The other related bug is that because the PE copy is done in user
space, it is prone to VM deadlock.

The solution I've been testing has been to add a locked PE copy ioctl,
which locks the PE *safely*, copies it using kiobufs, and then updates
the LV maps all in one ioctl.  Doing the safe PE lock is a little
tricky since it requires that LVM track all IOs in transit so that it
can do a guaranteed flush of pending IOs, rather than the half-hearted
attempt that fsync_dev makes.

The patch is in two chunks.  One factors out the kiobuf bulk copy code
from the snapshot support, and the second implements the new ioctl.
It seems to work well in testing, and I haven't measured any
performance penalty from the new IO tracking.  However, that tracking
_will_ have some cost, because it basically cannot be done without
pushing a new buffer_head on top of each incoming one passing through
lvm_map.  There's a third patch involved which is just a backport of
2.5's mempool code, which is an efficient and deadlock-free way of
allocating the buffer_heads used to track the pending IOs.

▸ Data section

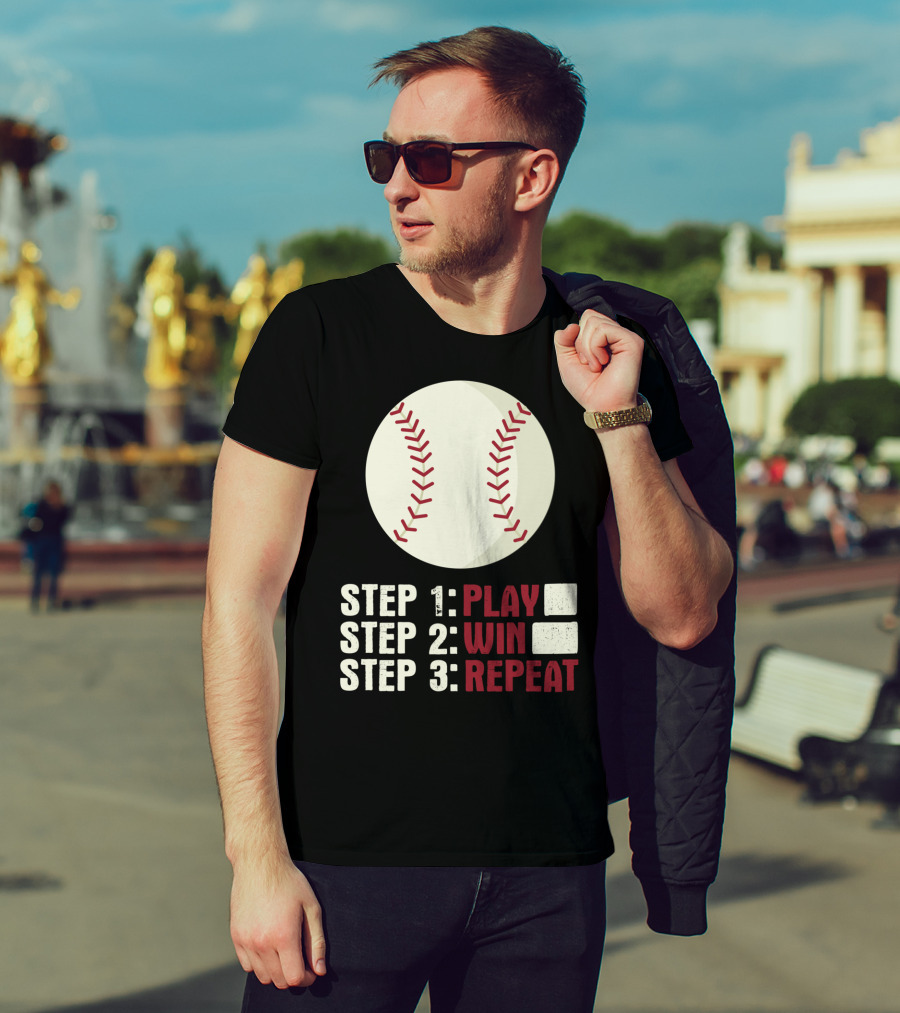 Step 1 Play Step 2 Win Step 3 Repeat Baseball Athlete T-Shirt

▸ Set of tasks
[1] In the text on the LVM PE copy fix, what is the third patch a backport of?
[2] Take the text on the LVM PE copy fix further, starting after its final sentence.

▸ Answers to the exercise
[1] The third patch is a backport of 2.5's mempool code.

[2]
I had a long exchange with Joe Thornber about all of this --- his
solution for LVM2 looks really solid (and incidentally requires the
same pushing of completion structs that I do in my LVM1 patch), so for
now I'm just looking for the minimal fix necessary to really cure the
bugs in LVM1.

The patches I'm using are at

	http://people.redhat.com/sct/patches/lvm/

They apply to our rawhide kernel, which is basically 2.4.18-ac3, and I
think they should apply to any 2.4.19 kernel.  One of the patches
brings in the important fixes from 1.0.3 into the Marcelo kernel (most
are already in 2.4, of course).  It probably won't apply directly to
CVS 1.0.3, because that and 2.4 have diverged quite a bit recently.

	lvm-1.0.3-pvmove.patch

is the user-space diff, and it tries quite hard to fall back from the
new ioctl to the old pvmove code if the ioctl doesn't seem to be
present (it caches that result and doesn't even try it the second
time).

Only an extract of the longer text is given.